Misogyny has loomed large over the lives of women and girls since the dawn of time, but in the era of TikTok and toxic influencers such as Andrew Tate, misogyny has become radicalised and amplified. Pornography—freely available and readily accessible—glorifies the objectification and subjugation of women. It has become mainstream online entertainment and it normalises sexual violence. All that has further devalued and commoditised women and girls, and our focus must be on challenging and dismantling those attitudes.
Last week, I lodged a motion in the Scottish Parliament—which I am pleased has received cross-party support—to pay tribute to Gisèle Pelicot. The words of that remarkable woman—
“it’s not for us to have shame, it’s for them”—
resonated loudly throughout the world.
However, where are the men? That question was posed at an event that I co-sponsored with Claire Baker last night. Hosted by Beira’s Place, it discussed the dangerous and destructive practice of non-fatal strangulation. With the exception of Russell Findlay, the room was full of women. It was exactly the same at Pam Gosal’s event with For Women Scotland the previous day, which touched on the prevalence of pornography in schools. This is not about middle-class women of a certain age—although I fall into that category—but about women and girls of every age and every imaginable demographic. It is about the beliefs, attitudes and actions of men—and how can those ever change if men in positions of influence do not show up?
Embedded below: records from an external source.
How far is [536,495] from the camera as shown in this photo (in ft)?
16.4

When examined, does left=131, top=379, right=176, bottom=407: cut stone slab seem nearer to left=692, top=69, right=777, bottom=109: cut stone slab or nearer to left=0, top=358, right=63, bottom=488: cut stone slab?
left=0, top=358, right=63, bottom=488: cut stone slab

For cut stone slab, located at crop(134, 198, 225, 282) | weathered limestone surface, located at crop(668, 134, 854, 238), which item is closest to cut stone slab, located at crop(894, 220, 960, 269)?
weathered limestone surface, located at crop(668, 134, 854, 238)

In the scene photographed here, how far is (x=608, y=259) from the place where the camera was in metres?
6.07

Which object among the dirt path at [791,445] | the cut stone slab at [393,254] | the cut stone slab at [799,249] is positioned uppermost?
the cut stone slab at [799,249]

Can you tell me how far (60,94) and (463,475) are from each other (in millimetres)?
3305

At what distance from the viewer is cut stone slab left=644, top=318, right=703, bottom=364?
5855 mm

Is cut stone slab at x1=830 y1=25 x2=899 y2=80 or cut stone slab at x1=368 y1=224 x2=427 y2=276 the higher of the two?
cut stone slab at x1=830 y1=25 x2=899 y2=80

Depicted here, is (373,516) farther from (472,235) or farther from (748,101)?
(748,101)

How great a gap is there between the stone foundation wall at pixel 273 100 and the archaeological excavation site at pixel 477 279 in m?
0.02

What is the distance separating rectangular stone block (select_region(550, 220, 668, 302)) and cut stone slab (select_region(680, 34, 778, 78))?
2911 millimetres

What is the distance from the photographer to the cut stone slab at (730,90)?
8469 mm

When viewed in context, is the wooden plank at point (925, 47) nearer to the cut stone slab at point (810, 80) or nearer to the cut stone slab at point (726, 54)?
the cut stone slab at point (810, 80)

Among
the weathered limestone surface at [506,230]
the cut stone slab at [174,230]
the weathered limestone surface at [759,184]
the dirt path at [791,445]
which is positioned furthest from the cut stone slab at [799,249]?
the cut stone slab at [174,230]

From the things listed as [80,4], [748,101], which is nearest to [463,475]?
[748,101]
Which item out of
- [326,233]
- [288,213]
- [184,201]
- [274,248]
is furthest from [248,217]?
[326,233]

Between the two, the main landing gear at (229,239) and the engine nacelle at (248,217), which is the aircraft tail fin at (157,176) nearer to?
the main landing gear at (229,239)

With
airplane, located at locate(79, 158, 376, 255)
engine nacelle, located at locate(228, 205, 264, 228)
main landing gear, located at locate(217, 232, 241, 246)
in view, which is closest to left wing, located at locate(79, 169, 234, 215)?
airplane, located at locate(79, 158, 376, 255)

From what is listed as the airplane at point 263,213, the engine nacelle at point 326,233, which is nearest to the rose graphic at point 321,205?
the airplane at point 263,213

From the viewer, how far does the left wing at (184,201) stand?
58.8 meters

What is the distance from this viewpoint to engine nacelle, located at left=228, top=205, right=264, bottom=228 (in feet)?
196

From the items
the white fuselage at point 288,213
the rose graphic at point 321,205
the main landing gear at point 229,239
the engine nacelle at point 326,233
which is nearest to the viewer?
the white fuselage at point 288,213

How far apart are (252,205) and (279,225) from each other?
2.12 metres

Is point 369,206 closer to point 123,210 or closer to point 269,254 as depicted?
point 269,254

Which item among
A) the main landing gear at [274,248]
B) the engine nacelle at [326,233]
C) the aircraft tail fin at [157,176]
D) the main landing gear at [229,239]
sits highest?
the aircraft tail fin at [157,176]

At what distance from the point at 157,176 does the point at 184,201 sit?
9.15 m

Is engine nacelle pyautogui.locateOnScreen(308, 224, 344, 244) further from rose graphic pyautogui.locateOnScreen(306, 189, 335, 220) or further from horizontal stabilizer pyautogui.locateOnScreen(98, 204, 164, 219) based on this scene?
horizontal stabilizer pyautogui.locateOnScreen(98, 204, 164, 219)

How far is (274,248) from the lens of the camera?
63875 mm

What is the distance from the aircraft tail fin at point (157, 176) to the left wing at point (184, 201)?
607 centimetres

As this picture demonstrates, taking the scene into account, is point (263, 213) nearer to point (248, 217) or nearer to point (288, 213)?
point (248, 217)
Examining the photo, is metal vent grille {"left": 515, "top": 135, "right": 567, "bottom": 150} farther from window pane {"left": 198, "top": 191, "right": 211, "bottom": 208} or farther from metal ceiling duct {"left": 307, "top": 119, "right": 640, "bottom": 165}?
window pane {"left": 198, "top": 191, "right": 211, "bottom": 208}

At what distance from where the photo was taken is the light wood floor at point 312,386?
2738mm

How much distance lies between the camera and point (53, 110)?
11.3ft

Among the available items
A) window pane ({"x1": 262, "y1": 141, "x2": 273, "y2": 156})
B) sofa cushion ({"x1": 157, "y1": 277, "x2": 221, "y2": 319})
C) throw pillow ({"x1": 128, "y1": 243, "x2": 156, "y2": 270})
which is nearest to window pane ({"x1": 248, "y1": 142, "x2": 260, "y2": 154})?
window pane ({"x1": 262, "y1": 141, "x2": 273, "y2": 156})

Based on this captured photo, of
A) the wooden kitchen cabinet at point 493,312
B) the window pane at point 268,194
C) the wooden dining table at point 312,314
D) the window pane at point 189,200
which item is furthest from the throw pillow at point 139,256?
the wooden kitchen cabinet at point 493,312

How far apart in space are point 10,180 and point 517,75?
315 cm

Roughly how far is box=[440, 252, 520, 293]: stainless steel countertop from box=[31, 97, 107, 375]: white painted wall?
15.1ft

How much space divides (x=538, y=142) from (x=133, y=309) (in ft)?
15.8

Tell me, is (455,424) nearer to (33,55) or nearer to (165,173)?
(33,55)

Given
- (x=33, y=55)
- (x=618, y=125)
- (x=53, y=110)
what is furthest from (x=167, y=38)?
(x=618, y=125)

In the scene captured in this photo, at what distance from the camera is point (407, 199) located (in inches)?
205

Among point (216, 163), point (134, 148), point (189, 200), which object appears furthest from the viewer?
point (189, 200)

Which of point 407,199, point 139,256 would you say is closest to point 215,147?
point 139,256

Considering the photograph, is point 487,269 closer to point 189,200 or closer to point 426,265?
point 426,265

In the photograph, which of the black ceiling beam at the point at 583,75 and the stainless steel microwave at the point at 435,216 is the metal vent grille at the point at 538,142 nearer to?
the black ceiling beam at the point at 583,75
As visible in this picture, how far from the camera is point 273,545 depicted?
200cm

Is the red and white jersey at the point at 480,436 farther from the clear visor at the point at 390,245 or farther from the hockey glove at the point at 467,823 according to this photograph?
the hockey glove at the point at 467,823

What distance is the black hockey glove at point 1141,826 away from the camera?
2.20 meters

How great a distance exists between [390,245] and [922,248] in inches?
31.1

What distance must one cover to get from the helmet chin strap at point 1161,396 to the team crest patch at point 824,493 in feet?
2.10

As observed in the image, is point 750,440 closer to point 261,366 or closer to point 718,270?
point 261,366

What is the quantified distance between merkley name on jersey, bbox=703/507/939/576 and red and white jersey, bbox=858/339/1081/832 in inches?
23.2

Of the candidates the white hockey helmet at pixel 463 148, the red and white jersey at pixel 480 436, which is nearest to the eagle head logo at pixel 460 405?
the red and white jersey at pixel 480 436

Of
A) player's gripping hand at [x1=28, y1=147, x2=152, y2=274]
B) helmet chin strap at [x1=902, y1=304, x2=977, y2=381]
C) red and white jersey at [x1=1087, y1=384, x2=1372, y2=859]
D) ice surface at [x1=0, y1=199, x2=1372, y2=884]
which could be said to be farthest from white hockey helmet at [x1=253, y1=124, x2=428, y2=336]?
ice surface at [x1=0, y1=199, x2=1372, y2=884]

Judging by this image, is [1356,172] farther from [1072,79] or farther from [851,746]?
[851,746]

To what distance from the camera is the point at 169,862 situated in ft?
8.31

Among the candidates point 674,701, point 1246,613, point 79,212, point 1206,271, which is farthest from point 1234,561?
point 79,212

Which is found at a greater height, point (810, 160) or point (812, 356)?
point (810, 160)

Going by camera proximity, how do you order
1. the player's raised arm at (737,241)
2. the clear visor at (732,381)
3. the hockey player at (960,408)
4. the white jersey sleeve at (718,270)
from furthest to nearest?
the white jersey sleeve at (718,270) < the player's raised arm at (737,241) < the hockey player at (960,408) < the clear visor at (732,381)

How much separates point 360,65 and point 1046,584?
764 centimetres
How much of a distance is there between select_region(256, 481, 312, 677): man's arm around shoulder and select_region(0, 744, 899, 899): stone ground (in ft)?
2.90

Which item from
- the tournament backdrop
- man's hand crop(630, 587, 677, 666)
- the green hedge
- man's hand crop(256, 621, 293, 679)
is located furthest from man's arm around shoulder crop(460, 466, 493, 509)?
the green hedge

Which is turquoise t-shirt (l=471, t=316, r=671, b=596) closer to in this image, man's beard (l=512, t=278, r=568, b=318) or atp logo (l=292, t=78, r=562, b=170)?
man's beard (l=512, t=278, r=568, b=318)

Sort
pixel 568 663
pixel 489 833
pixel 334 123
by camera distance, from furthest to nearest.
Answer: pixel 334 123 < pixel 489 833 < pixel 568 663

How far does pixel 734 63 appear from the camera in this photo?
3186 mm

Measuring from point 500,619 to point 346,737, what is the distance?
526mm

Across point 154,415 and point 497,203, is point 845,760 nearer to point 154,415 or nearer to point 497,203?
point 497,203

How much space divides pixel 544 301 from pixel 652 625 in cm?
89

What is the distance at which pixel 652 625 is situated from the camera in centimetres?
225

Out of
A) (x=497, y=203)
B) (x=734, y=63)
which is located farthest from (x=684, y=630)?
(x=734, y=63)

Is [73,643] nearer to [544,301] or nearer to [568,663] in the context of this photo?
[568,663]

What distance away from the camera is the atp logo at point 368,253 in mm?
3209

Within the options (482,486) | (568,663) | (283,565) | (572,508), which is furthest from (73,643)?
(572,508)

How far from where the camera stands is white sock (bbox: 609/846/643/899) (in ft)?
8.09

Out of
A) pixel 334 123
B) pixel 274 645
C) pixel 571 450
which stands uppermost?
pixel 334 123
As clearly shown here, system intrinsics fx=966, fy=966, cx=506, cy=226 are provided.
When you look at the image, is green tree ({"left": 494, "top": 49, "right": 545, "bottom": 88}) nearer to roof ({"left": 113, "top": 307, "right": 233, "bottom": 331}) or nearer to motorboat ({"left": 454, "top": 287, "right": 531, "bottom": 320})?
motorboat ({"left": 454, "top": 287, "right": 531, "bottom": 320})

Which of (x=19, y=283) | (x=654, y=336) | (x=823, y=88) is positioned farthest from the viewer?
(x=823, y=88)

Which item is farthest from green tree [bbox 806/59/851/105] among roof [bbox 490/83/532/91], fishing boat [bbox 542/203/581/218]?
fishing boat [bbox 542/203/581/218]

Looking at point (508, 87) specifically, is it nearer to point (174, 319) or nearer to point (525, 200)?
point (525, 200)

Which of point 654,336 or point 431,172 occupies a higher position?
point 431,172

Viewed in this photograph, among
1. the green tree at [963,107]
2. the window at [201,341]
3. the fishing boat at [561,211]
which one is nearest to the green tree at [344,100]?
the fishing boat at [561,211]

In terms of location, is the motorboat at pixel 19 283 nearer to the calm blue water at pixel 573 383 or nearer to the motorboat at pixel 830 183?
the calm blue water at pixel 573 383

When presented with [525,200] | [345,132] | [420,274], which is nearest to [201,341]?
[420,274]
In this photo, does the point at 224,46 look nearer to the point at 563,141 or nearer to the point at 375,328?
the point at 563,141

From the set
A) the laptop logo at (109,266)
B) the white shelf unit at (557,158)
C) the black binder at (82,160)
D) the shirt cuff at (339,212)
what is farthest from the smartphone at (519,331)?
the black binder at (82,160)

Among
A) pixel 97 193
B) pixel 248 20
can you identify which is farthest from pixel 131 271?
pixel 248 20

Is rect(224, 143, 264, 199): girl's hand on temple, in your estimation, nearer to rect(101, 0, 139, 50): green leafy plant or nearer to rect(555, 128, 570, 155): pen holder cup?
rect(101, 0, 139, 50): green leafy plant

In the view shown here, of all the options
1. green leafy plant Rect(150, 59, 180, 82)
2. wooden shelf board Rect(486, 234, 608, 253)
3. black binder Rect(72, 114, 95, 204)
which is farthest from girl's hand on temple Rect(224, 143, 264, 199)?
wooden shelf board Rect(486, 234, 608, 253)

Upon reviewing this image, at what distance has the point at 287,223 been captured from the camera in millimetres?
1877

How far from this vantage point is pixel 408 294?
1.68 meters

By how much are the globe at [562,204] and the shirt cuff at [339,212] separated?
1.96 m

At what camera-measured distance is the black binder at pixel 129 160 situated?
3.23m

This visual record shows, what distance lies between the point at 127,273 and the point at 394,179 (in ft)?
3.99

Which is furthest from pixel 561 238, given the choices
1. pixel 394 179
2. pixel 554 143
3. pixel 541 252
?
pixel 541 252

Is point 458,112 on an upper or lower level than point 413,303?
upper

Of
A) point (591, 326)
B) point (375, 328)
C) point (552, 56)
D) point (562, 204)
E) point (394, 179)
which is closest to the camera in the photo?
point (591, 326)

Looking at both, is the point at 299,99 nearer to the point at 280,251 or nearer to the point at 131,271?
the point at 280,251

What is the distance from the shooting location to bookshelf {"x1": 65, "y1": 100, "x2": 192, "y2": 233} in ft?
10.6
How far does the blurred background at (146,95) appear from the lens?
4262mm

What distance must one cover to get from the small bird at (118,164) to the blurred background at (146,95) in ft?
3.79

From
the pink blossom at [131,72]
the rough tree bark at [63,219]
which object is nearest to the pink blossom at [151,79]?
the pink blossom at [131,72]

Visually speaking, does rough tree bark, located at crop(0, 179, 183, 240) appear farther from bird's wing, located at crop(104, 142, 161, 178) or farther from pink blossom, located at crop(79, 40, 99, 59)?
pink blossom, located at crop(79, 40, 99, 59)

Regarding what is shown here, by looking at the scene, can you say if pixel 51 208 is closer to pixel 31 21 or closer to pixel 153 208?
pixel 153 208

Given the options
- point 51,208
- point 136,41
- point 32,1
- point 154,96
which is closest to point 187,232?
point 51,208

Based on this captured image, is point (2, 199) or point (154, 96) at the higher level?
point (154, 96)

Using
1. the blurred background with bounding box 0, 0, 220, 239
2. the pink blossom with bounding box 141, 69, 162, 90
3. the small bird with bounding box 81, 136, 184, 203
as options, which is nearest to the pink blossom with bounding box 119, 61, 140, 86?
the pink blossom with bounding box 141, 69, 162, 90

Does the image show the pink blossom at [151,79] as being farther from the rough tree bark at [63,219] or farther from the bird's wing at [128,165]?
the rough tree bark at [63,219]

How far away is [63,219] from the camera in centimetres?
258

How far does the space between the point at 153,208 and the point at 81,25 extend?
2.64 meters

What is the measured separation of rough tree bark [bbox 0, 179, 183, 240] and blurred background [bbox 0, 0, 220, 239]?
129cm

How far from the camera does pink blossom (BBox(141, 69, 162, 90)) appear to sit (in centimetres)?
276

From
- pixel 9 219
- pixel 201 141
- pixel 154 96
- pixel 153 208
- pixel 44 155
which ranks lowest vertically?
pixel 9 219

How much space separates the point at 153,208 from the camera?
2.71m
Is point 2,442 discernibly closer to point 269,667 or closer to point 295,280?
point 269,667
I agree with the Scottish Government that education is key. There is a lot that Police Scotland has got wrong when it comes to women, but the “Don’t be that guy” campaign was powerful. It challenged the behaviour of men, not women, who for too long have been forced to modify what they wear and what they do to protect their safety. That kind of messaging must be repeated and reinforced as much as possible, if it is to successfully unpick the impact of misogyny and pornography.
Earlier this week, Reem Alsalem, the UN special rapporteur on violence against women and girls, described the
“onslaught on women-specific language”
as a
“new form of #ViolenceAgainstWomen”.
Today, this is a consensual debate, but it is a debate that is taking place just days after the Supreme Court met to decide what counts as a woman. That ambiguity was created by the Scottish National Party Government. If our own Government cannot define a woman, how can it plausibly secure our safety?
When vulnerable women and girls cannot rely on single-sex spaces to support them after experiencing violence and sexual abuse because of that ambiguity, where do they turn? Where do they go? When a member of the Scottish Parliament is wrongly accused of being transphobic for standing up for women’s rights, as I was yesterday by Patrick Harvie, what signal does that kind of bullying send not just to women and girls but to men and boys? It is shameful.